Unlike the split scripts, this version never writes the token to disk. It holds the access token in memory for the duration of the run and exits clean. That is closer to how a hosted application would treat a session token, and it makes the difference between learning-time persistence and production storage visible.

Adding repository features

By default, this tool only asks for read:user. Adding private repository, issue, or pull request features means first deciding which GitHub permission model fits the real app. For a learning OAuth App, that may mean requesting a repository scope. For a production GitHub integration, it may mean using a GitHub App instead.

If you deliberately upgrade the learning tool to inspect repositories, add the scope intentionally:

Scope upgrade 
SCOPE = "read:user public_repo"  # Public repository inspection
# Use "repo" only when the feature genuinely needs private repository access.

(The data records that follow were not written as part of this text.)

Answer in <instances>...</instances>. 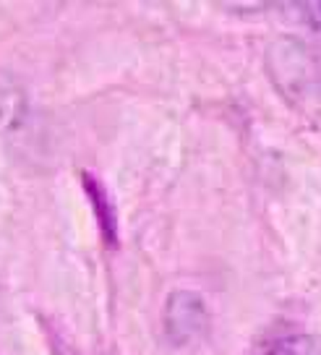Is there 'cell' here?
<instances>
[{
	"mask_svg": "<svg viewBox=\"0 0 321 355\" xmlns=\"http://www.w3.org/2000/svg\"><path fill=\"white\" fill-rule=\"evenodd\" d=\"M266 66L290 100H303L316 87V58L300 40L279 37L266 47Z\"/></svg>",
	"mask_w": 321,
	"mask_h": 355,
	"instance_id": "6da1fadb",
	"label": "cell"
},
{
	"mask_svg": "<svg viewBox=\"0 0 321 355\" xmlns=\"http://www.w3.org/2000/svg\"><path fill=\"white\" fill-rule=\"evenodd\" d=\"M162 327L170 345L175 347H196L207 340L211 329V311L207 300L193 290H175L165 300Z\"/></svg>",
	"mask_w": 321,
	"mask_h": 355,
	"instance_id": "7a4b0ae2",
	"label": "cell"
},
{
	"mask_svg": "<svg viewBox=\"0 0 321 355\" xmlns=\"http://www.w3.org/2000/svg\"><path fill=\"white\" fill-rule=\"evenodd\" d=\"M26 110H29V100L21 84L6 76L0 78V136L19 131L26 121Z\"/></svg>",
	"mask_w": 321,
	"mask_h": 355,
	"instance_id": "3957f363",
	"label": "cell"
},
{
	"mask_svg": "<svg viewBox=\"0 0 321 355\" xmlns=\"http://www.w3.org/2000/svg\"><path fill=\"white\" fill-rule=\"evenodd\" d=\"M254 355H321V337L316 334H279L256 347Z\"/></svg>",
	"mask_w": 321,
	"mask_h": 355,
	"instance_id": "277c9868",
	"label": "cell"
},
{
	"mask_svg": "<svg viewBox=\"0 0 321 355\" xmlns=\"http://www.w3.org/2000/svg\"><path fill=\"white\" fill-rule=\"evenodd\" d=\"M84 191H87L92 207H94V214H97V222H100V230L105 235V241L115 243L118 222H115V211H112V204L107 199V191L102 189V183L94 175H84Z\"/></svg>",
	"mask_w": 321,
	"mask_h": 355,
	"instance_id": "5b68a950",
	"label": "cell"
}]
</instances>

Then add repository display helpers. GitHub's issues endpoint includes pull requests, so filter those out when showing issues:

Repository helpers 
def show_repositories(token):
    repos = github_get(
        "https://api.github.com/user/repos?sort=updated&per_page=5",
        token,
    )
    print("\nYour repositories")
    for repo in repos:
        visibility = "private" if repo["private"] else "public"
        language = repo.get("language") or "Not specified"
        print(f"- {repo['full_name']} ({visibility}, {language})")


def show_open_issues(token, repo_full_name):
    items = github_get(
        f"https://api.github.com/repos/{repo_full_name}/issues?state=open&per_page=20",
        token,
    )
    issues = [item for item in items if "pull_request" not in item][:5]

    if not issues:
        print("No open issues.")
        return

    for issue in issues:
        print(f"#{issue['number']} {issue['title']}")

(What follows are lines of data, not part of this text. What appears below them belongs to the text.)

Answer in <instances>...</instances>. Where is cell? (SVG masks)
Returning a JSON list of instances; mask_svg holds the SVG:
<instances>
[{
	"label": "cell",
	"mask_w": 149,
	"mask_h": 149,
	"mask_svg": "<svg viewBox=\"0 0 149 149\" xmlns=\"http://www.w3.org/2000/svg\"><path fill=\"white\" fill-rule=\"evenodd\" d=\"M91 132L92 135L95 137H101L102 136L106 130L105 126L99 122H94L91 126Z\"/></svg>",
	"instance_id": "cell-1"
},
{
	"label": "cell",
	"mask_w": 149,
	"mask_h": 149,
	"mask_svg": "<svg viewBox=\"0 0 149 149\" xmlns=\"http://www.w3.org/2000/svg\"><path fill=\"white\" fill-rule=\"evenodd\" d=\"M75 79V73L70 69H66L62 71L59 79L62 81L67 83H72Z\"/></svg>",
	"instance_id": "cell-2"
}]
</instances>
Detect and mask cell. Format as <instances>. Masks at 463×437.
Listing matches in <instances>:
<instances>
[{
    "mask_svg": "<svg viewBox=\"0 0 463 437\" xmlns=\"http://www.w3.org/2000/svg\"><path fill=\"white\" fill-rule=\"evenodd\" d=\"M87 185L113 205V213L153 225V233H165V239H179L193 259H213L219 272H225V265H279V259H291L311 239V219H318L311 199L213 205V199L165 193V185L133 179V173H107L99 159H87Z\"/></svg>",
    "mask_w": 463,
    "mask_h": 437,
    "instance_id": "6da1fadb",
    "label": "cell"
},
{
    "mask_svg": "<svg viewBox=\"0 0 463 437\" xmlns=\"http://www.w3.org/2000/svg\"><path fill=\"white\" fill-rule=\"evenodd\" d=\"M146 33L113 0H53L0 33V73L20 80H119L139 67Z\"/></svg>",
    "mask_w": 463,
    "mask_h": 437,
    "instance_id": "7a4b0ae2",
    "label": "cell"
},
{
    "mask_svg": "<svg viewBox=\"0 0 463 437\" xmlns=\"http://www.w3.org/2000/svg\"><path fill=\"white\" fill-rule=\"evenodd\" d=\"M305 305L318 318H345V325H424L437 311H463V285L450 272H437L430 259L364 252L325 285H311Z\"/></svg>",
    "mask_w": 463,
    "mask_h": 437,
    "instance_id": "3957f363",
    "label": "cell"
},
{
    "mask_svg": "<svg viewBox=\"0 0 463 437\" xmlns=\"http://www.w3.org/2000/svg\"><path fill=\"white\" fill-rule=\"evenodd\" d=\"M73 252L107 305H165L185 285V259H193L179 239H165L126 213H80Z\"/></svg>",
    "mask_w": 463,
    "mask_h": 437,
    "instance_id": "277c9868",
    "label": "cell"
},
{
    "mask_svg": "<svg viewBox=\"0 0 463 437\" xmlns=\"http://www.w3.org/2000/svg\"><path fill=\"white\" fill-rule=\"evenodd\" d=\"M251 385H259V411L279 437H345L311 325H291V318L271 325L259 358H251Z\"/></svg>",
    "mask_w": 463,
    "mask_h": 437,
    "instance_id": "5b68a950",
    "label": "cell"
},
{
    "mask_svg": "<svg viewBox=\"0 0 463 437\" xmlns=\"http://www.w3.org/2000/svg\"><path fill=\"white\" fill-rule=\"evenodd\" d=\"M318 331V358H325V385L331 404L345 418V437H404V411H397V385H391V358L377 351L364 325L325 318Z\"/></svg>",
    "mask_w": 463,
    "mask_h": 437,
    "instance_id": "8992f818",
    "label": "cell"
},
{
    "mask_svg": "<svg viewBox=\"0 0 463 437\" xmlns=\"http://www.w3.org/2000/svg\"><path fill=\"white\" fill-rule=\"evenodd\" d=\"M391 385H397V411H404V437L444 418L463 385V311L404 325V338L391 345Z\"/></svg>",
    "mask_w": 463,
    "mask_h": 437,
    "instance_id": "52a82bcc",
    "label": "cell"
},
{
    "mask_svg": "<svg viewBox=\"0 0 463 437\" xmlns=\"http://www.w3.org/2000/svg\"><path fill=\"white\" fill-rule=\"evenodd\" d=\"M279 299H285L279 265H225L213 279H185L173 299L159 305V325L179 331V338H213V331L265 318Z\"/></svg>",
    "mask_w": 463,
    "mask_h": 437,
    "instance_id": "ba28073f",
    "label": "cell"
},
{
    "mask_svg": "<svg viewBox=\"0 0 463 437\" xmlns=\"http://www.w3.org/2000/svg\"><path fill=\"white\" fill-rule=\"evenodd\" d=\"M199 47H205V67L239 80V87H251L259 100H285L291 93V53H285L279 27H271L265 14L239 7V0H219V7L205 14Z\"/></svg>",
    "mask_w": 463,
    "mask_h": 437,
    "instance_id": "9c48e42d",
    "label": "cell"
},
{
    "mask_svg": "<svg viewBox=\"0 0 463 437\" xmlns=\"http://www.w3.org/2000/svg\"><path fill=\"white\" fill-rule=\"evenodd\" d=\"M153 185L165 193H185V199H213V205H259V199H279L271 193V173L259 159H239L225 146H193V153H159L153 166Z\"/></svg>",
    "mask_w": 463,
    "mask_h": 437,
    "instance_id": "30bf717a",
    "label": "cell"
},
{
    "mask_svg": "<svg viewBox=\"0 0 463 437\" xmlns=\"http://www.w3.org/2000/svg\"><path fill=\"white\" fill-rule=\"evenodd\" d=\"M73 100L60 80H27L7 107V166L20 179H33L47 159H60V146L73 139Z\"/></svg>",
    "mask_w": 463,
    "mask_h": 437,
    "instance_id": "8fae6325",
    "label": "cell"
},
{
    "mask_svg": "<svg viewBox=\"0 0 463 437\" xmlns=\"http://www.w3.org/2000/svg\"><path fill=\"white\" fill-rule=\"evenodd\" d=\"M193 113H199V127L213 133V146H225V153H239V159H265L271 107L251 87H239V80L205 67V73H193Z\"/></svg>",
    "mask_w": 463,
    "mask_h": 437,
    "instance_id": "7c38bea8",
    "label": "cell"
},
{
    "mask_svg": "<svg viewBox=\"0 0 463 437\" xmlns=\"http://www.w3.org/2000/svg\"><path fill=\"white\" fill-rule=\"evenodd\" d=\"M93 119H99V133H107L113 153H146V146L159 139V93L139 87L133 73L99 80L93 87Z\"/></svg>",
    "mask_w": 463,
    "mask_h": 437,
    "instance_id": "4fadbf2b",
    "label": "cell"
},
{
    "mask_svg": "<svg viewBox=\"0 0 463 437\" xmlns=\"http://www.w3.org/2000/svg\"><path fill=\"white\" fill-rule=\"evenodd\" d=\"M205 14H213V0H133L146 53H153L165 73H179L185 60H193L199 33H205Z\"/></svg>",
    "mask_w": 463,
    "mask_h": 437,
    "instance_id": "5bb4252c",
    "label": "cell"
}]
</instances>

def show_recent_pull_requests(token, repo_full_name):
    pulls = github_get(
        f"https://api.github.com/repos/{repo_full_name}/pulls?state=open&per_page=5",
        token,
    )

    if not pulls:
        print("No open pull requests.")
        return

    for pr in pulls:
        print(f"#{pr['number']} {pr['title']}")

To use those helpers, call them from main() after the profile request:

Optional calls 
show_repositories(token)
show_open_issues(token, "OWNER/REPO")
show_recent_pull_requests(token, "OWNER/REPO")

That keeps the original payoff of the Dev GitHub Tool available: profile, repositories, issues, and pull requests. The difference is that the reader now sees the permission upgrade as part of the design, not something hidden in the first authorization URL.

That is the central OAuth habit: make permissions visible as design decisions.